▶ _Exercise set_
1. What does the text on end-of-life conversations call the number one rule in nursing school?
2. Write out the end-of-life planning text again, starting at "Once the conversation" and ending at "with your belongings?", and swap "hospice care" for "palliative care".

▶ _Source document_

=== Begin Enclosure ===

Don't forget to write you discussions down. The number one rule in nursing school is "If it wasn't charted, it never happened." You don't want your wishes to end up like a game of telephone, lost in translation. Too Often, I have seen verbal preferences get lost, misunderstood, or even outright denied-especially in medical settings where clarity is crucial. Coming from the ER, this is true. WE don't have time to sit around and wait for your loved ones to call shots, especially if you don't have a DNR on file. We are cracking your ribs and doing compressions to save your life, even if that's not what you wanted.

With that being said, that leads us into the next topic: WHAT are some things you can discuss.

Once the conversation begins, focus on what's meaningful to you:

  • What kind of medical care do you want or want for your loved one? What medical don't you want or don't want for your loved one?

  • Who is the person that you can trust to make medical and financial decisions if you aren't able to?

  • Do you want hospice care?

  • Funeral arrangements

  • What do you want to do with your belongings?

=== End Enclosure ===

▶ _Listed entries_
=== Begin Enclosure ===

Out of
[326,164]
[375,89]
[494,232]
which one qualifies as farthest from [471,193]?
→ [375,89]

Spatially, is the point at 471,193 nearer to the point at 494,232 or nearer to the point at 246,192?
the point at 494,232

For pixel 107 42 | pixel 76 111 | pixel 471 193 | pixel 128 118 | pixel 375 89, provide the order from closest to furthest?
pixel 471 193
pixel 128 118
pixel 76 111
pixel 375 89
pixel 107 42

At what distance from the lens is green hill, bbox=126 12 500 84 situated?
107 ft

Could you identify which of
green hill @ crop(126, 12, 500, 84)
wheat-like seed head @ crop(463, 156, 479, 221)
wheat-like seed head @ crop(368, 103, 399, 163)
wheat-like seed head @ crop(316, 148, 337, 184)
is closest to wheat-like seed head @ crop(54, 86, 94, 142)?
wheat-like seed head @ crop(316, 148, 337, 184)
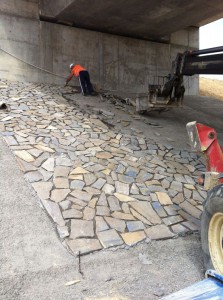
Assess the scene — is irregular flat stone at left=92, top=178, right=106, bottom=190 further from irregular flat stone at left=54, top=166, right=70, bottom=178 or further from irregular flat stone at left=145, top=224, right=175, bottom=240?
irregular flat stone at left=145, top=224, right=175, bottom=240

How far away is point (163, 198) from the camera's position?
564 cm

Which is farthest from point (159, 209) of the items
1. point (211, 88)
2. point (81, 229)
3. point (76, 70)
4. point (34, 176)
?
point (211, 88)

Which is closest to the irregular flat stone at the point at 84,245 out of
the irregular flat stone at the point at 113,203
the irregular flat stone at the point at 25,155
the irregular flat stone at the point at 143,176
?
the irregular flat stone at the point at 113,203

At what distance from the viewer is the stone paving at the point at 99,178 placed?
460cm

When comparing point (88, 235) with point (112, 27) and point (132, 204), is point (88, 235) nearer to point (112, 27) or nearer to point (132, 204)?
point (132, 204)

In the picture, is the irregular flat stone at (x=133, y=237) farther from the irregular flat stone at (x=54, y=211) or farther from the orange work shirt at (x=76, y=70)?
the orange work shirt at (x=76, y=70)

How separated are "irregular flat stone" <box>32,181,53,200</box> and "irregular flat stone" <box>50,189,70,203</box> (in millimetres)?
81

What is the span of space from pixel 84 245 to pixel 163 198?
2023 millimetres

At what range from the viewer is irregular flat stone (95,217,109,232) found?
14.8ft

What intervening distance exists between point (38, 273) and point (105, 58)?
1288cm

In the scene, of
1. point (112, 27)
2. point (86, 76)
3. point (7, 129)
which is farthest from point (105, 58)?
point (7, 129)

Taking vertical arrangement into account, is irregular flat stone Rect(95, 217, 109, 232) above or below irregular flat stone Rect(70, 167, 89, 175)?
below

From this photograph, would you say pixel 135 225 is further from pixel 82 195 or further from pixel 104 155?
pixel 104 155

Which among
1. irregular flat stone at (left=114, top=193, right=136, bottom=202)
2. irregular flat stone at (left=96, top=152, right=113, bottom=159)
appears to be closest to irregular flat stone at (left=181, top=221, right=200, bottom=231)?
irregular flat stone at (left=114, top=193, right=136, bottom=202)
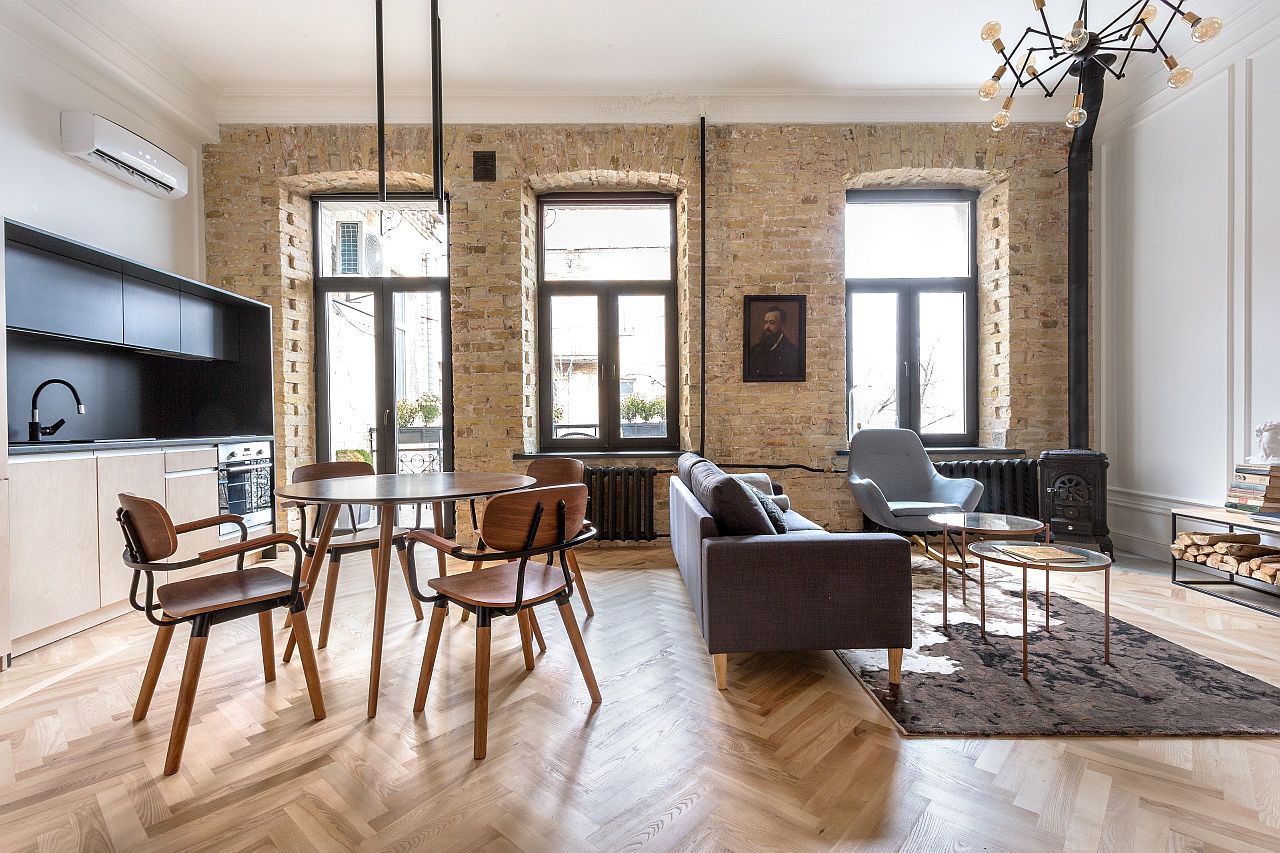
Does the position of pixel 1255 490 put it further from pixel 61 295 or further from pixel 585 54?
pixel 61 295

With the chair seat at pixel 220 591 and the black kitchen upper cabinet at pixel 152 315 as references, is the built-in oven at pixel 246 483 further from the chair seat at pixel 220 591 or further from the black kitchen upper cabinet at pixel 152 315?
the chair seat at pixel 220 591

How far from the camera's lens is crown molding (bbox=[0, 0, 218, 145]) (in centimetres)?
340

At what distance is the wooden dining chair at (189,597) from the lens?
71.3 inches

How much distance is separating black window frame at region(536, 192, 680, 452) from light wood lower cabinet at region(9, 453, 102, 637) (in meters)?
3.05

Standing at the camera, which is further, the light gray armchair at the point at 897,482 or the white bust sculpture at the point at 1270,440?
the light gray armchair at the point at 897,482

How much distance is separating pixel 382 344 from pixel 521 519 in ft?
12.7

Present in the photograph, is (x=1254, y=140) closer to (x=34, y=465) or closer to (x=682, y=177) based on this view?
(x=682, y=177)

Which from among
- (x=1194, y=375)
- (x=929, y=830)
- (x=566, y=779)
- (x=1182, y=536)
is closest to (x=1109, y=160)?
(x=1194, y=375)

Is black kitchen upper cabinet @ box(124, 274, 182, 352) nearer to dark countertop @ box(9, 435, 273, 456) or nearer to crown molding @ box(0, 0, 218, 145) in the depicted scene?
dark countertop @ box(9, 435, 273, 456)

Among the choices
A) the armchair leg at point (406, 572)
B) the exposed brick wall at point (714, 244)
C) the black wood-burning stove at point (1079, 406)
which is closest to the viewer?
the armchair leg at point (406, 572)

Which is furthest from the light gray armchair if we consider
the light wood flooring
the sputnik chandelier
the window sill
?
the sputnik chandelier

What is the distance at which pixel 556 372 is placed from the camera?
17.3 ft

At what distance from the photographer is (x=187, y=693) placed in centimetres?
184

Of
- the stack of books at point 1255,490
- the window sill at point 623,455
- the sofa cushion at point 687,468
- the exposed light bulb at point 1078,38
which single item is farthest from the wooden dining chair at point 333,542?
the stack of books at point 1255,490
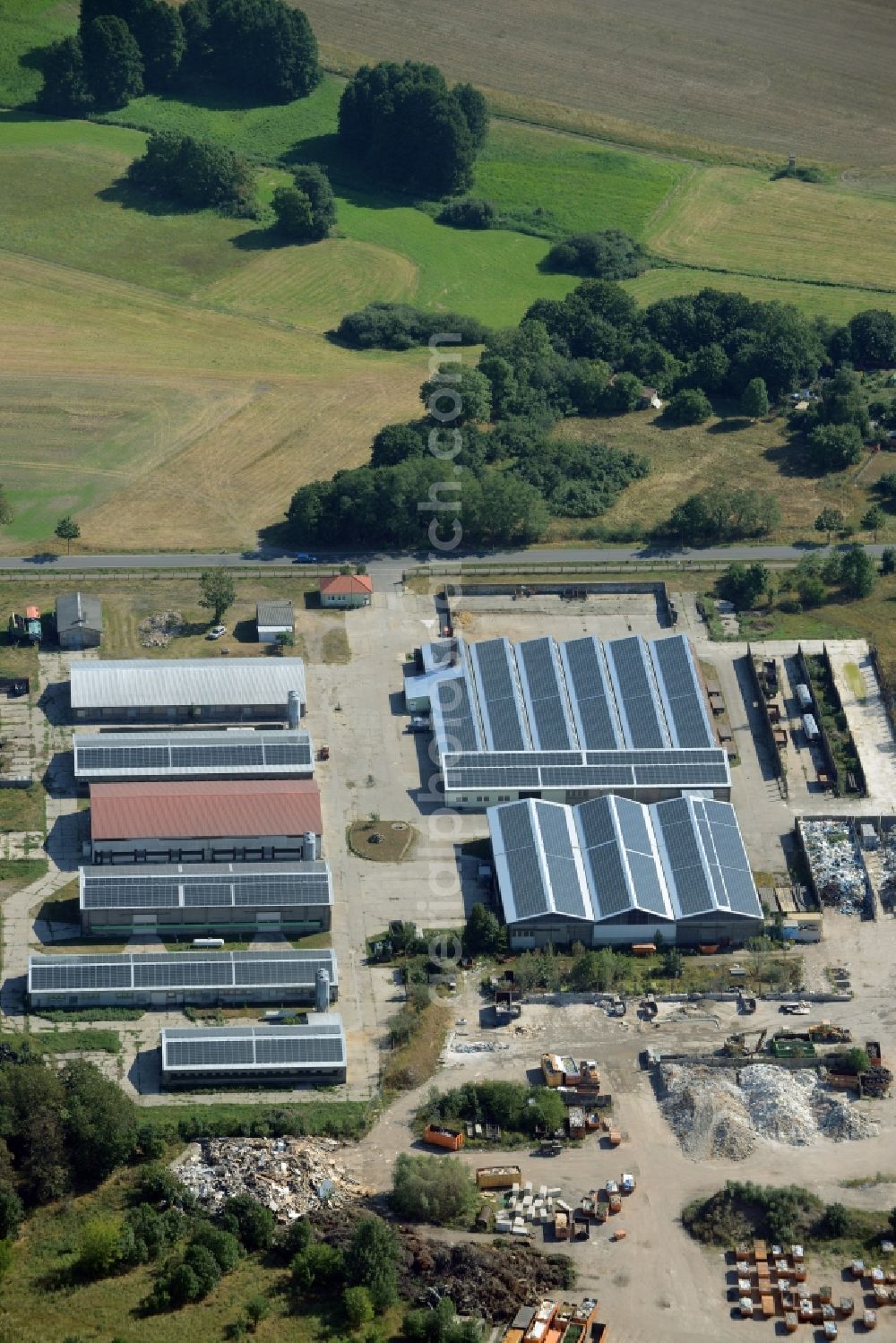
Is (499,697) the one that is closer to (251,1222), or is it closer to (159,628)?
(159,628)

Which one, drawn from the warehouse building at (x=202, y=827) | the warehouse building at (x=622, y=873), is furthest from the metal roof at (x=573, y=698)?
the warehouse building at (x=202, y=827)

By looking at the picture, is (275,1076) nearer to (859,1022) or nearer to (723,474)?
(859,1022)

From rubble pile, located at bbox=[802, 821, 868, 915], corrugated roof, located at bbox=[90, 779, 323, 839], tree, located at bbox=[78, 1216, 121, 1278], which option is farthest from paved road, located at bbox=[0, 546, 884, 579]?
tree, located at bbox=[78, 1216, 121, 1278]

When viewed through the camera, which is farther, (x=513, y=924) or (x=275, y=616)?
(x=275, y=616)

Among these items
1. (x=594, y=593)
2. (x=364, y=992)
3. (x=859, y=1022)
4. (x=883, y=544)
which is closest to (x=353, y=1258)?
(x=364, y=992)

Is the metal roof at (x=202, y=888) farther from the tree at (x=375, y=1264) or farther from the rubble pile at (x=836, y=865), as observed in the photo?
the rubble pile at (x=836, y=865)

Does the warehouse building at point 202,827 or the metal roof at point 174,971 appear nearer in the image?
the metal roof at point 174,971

=== End Enclosure ===

▶ _Expected outputs_
1. "If it wasn't charted, it never happened."

2.
Once the conversation begins, focus on what's meaningful to you:

  • What kind of medical care do you want or want for your loved one? What medical don't you want or don't want for your loved one?

  • Who is the person that you can trust to make medical and financial decisions if you aren't able to?

  • Do you want palliative care?

  • Funeral arrangements

  • What do you want to do with your belongings?